Agora realizamos a mesma simulação jogando 10 moedas onde todas possuem viés. Isso pode ser configurado ajustando em 0,7 o campo “Probabilidade: cara”. Com isso, a probabilidade do resultado ser cara será de 70% e, por consequência, o de ser coroa será de 3o%. Veja o resultado:
No início da simulação, quando temos poucos resultados para produzira a média, sofremos os efeitos da sorte e do azar. Quando temos mais de 170 apostas a média chega a 7,1% de caras quando jogamos as 10 moedas. Quanto mais apostas, mais o resultado médio tenderá para o viés de 70%.
Quando investimos nas ações de boas empresas, que possuem bons fundamentos (análise fundamentalista) e com preços em tendência de alta no gráfico (análise técnica), apostamos com moedas que possuem viés positivo e que provavelmente devem gerar resultados positivos no médio e longo prazo.

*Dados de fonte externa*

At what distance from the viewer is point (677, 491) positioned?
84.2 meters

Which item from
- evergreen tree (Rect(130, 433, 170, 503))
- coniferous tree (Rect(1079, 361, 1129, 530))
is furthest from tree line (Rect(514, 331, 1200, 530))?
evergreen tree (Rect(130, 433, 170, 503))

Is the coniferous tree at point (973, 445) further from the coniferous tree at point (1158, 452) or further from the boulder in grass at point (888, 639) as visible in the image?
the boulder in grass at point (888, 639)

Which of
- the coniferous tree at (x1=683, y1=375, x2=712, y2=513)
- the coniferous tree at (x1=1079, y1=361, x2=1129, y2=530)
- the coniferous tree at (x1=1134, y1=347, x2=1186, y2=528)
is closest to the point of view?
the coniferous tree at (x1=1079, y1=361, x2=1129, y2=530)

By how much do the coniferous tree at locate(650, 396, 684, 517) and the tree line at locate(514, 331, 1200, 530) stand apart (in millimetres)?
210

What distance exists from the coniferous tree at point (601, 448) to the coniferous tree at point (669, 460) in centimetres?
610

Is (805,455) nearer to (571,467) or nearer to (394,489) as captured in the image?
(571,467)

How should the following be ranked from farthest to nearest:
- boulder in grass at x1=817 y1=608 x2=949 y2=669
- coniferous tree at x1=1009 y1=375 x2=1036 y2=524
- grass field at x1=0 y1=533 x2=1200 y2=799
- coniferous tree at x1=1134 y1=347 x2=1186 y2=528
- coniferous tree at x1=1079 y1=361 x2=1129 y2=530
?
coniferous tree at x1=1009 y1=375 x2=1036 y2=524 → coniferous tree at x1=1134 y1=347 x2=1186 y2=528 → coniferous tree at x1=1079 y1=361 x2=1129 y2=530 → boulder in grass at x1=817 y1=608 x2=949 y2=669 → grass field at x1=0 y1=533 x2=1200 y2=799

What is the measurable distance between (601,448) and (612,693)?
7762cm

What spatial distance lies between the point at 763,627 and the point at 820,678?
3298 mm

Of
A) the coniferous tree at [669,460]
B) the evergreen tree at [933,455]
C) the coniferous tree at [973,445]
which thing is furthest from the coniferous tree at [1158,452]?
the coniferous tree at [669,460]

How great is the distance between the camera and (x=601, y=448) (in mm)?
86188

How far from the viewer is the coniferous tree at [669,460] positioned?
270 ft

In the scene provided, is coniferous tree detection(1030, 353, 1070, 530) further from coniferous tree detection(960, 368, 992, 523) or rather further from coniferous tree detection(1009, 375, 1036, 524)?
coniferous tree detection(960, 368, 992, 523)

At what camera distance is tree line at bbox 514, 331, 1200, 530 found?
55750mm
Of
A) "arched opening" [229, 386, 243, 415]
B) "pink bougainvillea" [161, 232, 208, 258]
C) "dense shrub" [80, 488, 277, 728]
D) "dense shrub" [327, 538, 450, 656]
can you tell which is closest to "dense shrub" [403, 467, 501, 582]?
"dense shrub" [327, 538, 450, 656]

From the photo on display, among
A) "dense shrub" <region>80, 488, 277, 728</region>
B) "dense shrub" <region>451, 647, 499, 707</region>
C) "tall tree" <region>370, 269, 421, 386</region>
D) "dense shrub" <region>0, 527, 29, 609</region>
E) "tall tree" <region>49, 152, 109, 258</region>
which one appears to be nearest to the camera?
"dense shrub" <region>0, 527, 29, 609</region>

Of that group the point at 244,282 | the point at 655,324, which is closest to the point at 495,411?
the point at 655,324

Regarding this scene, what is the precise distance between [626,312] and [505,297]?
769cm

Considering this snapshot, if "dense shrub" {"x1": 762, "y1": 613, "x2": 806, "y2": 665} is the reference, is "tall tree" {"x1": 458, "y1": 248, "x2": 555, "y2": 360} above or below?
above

No curto prazo, mesmo com viés positivo, continuamos sofrendo os efeitos da sorte e do azar. No artigo anterior, quando mostro as médias móveis, podemos ver que os movimentos de curto prazo podem se transformar em linhas médias “suavizadas” que possuem tendências que podem ser vistas com facilidade.

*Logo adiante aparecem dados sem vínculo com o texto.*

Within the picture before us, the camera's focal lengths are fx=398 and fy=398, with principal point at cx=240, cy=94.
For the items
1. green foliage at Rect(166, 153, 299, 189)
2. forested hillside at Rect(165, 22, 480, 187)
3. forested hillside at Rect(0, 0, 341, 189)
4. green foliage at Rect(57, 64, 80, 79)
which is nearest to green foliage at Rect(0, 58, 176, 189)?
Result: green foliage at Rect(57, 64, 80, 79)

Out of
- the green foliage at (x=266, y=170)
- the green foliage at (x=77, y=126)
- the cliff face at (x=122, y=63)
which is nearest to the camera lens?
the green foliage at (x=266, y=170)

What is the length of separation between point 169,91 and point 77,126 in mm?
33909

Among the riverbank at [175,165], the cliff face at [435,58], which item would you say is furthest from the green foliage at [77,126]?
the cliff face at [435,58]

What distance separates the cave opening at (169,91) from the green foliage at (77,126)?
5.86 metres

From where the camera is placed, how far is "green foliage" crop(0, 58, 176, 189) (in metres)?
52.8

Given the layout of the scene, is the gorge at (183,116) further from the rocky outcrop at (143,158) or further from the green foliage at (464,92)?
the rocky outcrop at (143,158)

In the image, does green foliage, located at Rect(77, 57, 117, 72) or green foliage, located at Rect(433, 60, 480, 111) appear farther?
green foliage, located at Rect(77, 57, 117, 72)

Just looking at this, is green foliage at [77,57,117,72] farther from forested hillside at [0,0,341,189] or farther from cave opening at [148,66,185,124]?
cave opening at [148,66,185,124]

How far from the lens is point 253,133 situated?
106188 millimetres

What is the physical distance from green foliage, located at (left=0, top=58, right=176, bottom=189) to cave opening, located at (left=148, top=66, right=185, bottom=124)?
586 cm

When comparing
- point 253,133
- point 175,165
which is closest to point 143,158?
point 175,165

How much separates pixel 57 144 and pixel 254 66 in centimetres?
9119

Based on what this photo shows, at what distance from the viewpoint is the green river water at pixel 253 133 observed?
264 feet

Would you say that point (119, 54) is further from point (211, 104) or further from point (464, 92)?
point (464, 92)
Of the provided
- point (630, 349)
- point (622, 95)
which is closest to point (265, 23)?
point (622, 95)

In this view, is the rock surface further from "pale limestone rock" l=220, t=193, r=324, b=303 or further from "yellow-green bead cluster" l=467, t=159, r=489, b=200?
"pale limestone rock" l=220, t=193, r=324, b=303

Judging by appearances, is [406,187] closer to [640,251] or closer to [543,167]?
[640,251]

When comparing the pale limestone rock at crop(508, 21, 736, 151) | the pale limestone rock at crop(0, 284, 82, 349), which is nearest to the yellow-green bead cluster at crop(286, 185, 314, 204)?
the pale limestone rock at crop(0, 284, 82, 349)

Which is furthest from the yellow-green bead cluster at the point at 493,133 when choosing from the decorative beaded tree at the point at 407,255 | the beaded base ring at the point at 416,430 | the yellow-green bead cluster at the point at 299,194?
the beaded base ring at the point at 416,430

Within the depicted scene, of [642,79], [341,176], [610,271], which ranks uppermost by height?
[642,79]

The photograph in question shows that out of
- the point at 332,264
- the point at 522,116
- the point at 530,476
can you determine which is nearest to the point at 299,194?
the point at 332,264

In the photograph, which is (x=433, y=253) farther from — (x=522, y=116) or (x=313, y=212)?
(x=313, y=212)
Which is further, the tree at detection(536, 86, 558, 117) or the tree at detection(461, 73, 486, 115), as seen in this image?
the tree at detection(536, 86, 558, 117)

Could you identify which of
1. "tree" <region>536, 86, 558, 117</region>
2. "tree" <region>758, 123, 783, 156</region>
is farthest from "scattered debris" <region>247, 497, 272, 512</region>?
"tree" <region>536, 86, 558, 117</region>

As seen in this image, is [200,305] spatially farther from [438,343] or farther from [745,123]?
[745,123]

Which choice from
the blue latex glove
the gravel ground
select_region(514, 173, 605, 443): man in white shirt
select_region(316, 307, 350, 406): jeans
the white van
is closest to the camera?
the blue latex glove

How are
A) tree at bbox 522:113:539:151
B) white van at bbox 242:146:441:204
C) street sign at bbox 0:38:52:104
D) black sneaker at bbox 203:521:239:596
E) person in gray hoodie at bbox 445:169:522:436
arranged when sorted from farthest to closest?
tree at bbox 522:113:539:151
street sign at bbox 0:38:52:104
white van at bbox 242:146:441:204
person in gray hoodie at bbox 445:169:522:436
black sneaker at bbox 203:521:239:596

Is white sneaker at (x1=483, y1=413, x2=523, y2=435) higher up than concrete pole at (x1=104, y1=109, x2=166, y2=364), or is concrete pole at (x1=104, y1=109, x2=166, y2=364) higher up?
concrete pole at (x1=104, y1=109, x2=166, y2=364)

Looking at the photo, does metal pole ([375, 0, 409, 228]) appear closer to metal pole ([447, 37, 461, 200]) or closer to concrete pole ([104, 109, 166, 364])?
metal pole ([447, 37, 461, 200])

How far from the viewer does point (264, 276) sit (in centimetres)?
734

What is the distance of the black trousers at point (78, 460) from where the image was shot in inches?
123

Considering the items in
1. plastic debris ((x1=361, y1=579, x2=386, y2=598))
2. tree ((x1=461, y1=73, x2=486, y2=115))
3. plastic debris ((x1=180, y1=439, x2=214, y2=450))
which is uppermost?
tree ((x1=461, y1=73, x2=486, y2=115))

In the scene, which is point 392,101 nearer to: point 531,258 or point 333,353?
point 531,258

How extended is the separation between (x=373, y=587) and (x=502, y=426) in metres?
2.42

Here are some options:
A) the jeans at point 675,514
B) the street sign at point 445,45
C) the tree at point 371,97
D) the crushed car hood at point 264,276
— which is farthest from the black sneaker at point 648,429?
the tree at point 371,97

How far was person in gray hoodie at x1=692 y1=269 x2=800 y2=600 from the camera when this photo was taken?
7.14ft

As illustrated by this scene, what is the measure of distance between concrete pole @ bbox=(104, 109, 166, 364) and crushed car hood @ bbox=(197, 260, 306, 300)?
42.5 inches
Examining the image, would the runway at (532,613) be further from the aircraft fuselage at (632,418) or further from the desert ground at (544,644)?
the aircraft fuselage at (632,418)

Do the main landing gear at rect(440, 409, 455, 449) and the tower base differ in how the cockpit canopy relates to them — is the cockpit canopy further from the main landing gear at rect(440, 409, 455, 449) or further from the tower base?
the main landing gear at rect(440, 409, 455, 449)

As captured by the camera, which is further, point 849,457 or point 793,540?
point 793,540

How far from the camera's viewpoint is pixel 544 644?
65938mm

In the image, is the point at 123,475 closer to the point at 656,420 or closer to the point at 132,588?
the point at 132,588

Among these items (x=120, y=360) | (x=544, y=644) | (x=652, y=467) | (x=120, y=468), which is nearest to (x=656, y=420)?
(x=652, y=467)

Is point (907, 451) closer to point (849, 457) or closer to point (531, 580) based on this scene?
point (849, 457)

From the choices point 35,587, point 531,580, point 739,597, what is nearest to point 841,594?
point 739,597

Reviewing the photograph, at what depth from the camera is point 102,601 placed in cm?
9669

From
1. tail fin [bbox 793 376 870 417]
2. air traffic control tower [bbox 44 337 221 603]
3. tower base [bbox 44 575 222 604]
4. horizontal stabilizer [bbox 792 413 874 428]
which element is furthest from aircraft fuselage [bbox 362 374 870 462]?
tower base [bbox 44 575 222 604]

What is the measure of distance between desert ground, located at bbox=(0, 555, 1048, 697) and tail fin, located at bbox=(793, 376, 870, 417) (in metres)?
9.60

Os movimentos dessas linhas de longo prazo são mais importantes do que os movimentos dos preços no curto prazo. Também mostrei que quando transformamos os resultados financeiros de uma empresa em gráficos com histórico de vários anos, também podemos analisar a tendência das receitas cada vez maiores, lucros maiores, dívidas cada vez menores etc.

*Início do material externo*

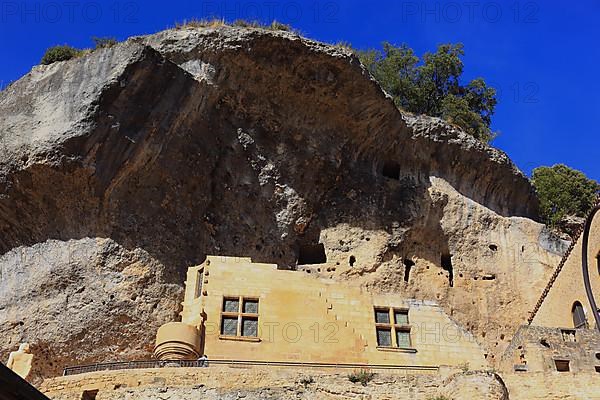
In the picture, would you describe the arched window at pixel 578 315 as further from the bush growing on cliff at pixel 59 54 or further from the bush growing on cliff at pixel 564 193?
the bush growing on cliff at pixel 59 54

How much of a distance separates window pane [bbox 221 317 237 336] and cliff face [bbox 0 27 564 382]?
7.70ft

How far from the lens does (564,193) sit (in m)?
36.2

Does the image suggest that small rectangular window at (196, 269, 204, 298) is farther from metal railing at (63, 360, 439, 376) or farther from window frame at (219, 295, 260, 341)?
metal railing at (63, 360, 439, 376)

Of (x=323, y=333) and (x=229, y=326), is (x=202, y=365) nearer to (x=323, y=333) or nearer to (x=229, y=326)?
(x=229, y=326)

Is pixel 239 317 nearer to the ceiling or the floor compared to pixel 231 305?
nearer to the floor

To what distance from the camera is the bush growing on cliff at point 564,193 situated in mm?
35250

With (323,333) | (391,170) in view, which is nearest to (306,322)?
(323,333)

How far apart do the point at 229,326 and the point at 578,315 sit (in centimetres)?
1046

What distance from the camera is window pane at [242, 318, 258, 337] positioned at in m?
19.8

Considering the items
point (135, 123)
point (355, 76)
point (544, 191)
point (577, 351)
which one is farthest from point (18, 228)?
→ point (544, 191)

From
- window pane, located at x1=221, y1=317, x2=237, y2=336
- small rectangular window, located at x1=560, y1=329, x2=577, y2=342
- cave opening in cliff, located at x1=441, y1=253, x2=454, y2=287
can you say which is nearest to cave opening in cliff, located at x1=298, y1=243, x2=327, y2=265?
cave opening in cliff, located at x1=441, y1=253, x2=454, y2=287

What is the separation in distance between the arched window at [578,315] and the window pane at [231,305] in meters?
9.97

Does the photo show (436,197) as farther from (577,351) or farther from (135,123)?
(135,123)

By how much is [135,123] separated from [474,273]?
12062 mm
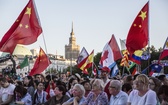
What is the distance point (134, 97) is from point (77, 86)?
5.10 ft

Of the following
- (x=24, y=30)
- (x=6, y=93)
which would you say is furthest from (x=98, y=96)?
(x=24, y=30)

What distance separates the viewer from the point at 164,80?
984cm

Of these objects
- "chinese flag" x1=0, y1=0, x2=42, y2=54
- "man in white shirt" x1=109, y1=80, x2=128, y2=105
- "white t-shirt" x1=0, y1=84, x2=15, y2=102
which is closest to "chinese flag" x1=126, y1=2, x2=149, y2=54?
"chinese flag" x1=0, y1=0, x2=42, y2=54

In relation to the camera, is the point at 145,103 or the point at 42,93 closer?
the point at 145,103

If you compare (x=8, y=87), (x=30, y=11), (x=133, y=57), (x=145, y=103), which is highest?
(x=30, y=11)

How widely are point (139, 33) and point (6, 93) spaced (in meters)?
5.18

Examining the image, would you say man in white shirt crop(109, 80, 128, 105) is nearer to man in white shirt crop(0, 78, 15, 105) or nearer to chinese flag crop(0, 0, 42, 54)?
man in white shirt crop(0, 78, 15, 105)

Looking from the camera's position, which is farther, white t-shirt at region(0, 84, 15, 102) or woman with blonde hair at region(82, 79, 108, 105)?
white t-shirt at region(0, 84, 15, 102)

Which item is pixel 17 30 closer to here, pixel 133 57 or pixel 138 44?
pixel 138 44

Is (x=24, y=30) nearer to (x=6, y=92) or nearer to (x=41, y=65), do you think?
(x=41, y=65)

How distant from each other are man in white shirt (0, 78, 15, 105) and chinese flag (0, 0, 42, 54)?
115cm

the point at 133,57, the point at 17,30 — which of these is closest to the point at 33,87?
the point at 17,30

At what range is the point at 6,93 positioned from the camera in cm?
1041

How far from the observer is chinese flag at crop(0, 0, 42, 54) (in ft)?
36.8
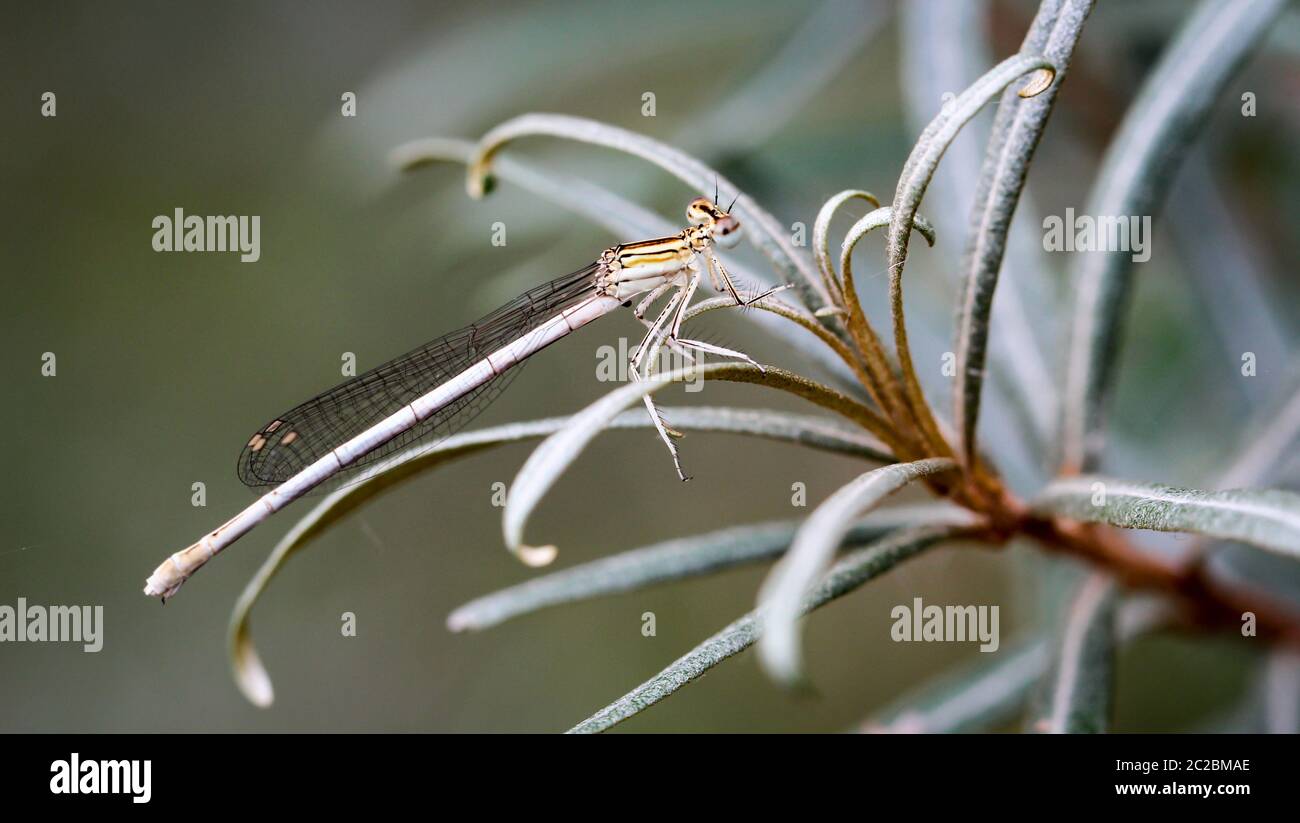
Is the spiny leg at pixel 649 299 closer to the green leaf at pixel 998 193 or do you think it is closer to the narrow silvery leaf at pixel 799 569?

Meu objetivo aqui foi demonstrar que mesmo você acreditando que a bolsa de valores é um jogo de azar, observe que as moedas utilizadas nesse jogo são escolhidas por você, ou seja, você está no controle da escolha das moedas e fazendo uma boa escolha você reduzirá seu risco enquanto aumenta as probabilidades de ganho.
Existem centenas de ações de empresas de diversos setores que apresentam os mais diversos resultados financeiros. Algumas possuem resultados em degradação a cada trimestre e outras possuem resultados financeiros cada vez melhores. Algumas possuem preços que seguem uma clara tendência de alta e outras possuem preços em decadência constante.
Não podemos prever o futuro, mas podemos olhar para o passado na busca de tendências ou do viés de cada ação. Não temos controle sobre o que vai acontecer com o preço de uma ação, mas temos o controle sobre a escolha das melhores ações, que possuem maior probabilidade de gerar ganhos em prazos futuros.